> **About this task**: Please reproduce exactly the line that contains "order: Rodentia" and every line after it through the end of the records below, adding nothing else.

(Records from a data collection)
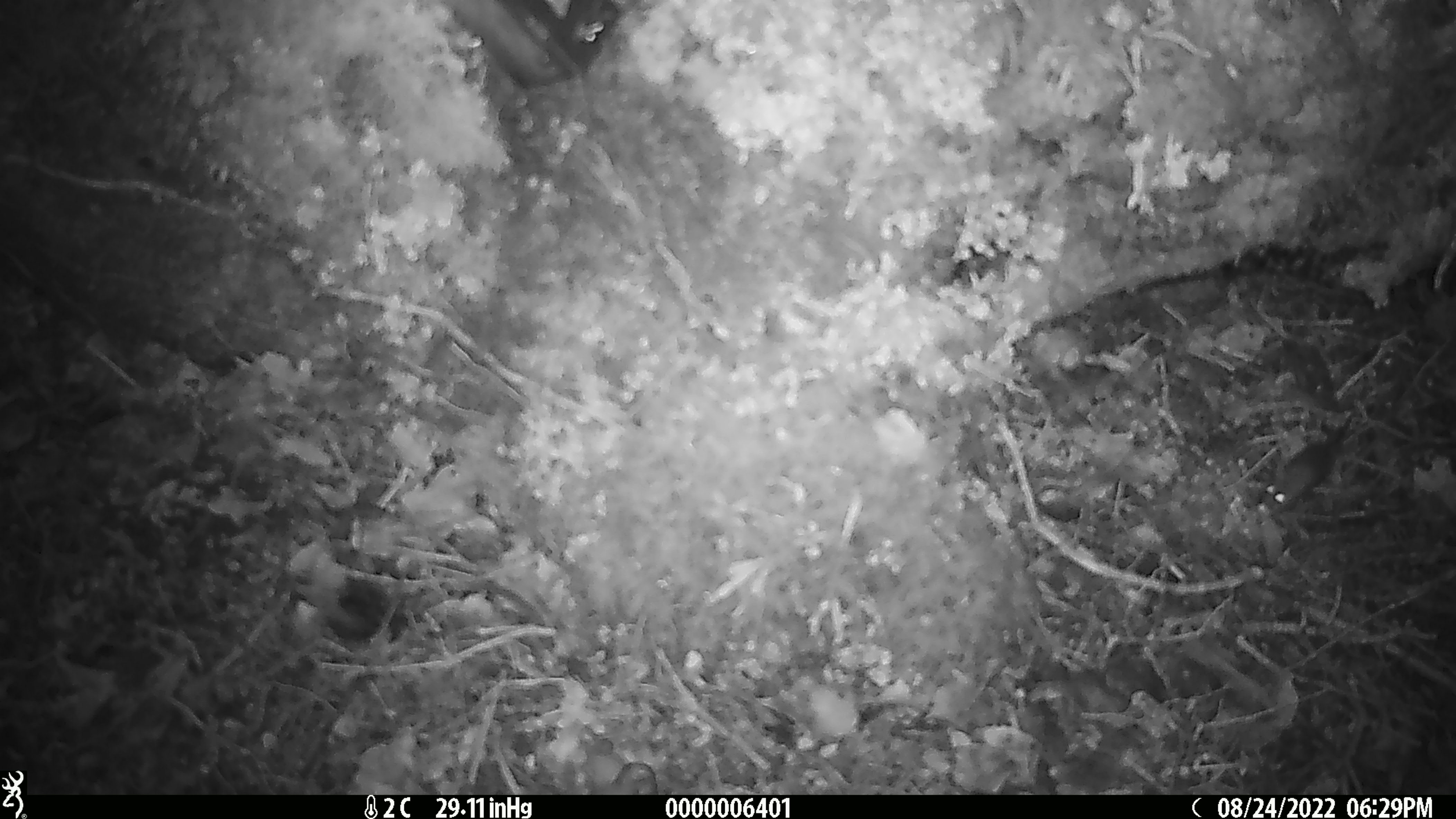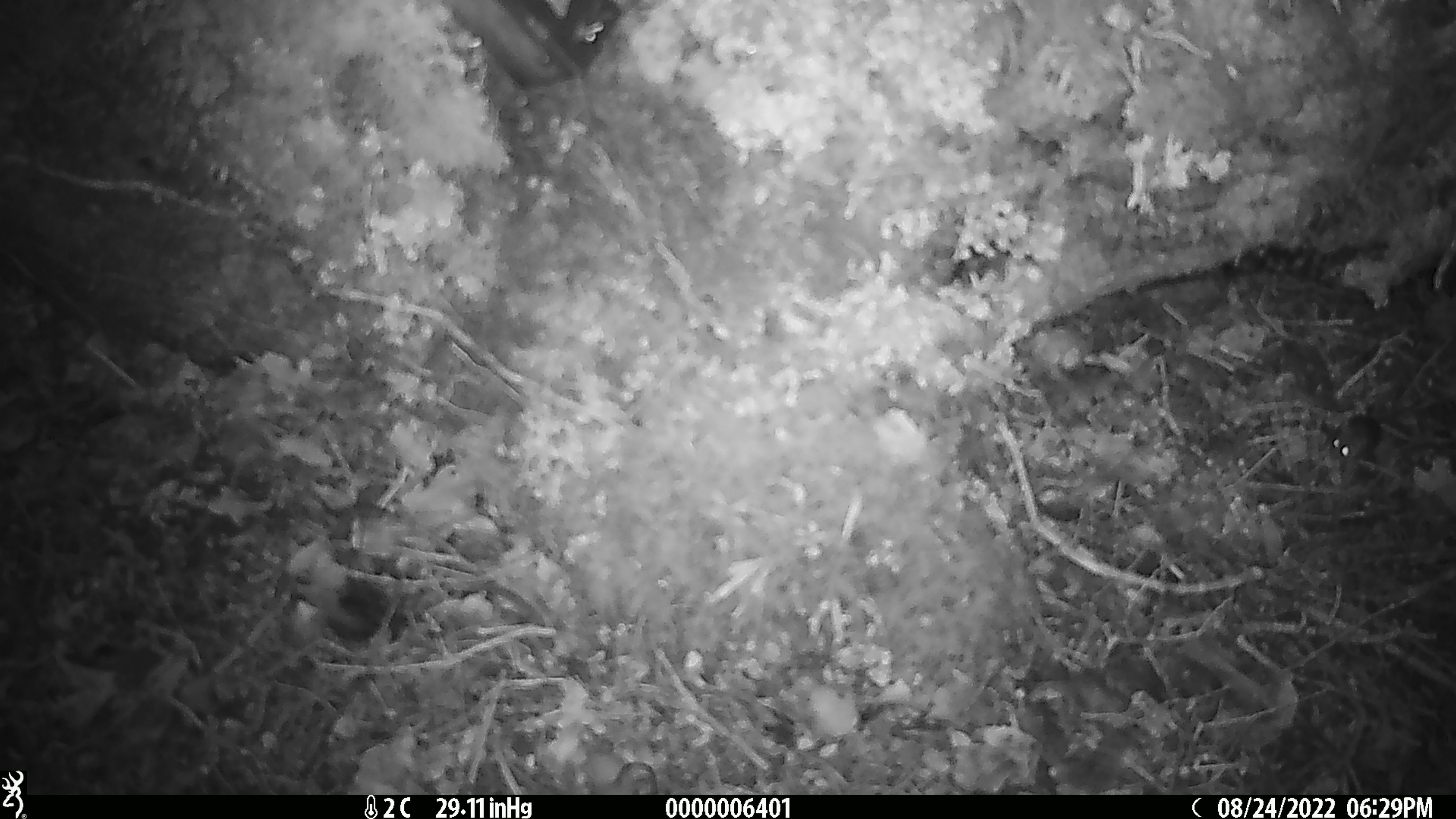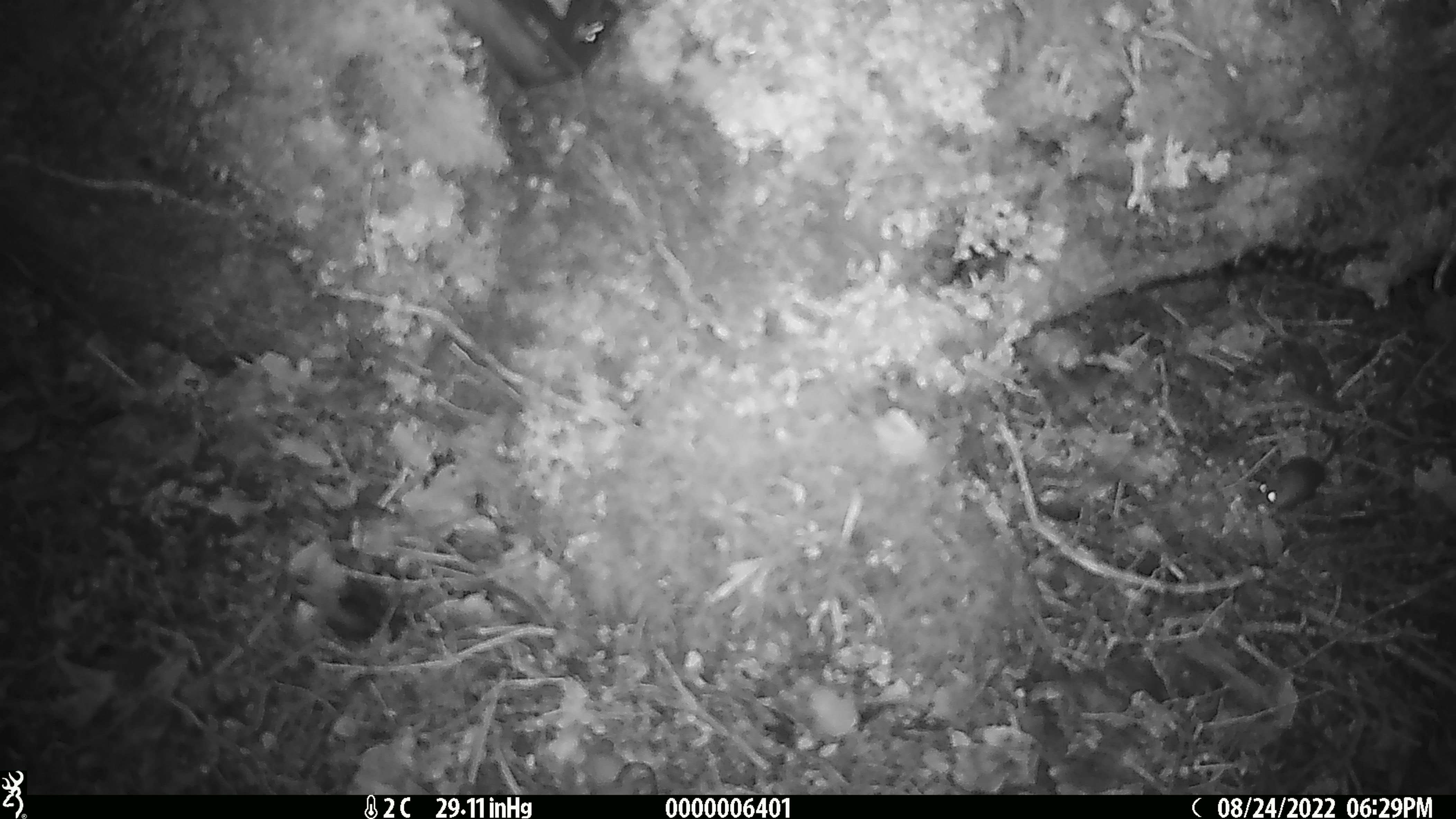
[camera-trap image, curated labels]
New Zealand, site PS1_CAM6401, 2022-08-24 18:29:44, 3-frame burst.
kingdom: Animalia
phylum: Chordata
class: Mammalia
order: Rodentia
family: Muridae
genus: Mus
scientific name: Mus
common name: mouse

> **Response to this task**:
order: Rodentia
family: Muridae
genus: Mus
scientific name: Mus
common name: mouse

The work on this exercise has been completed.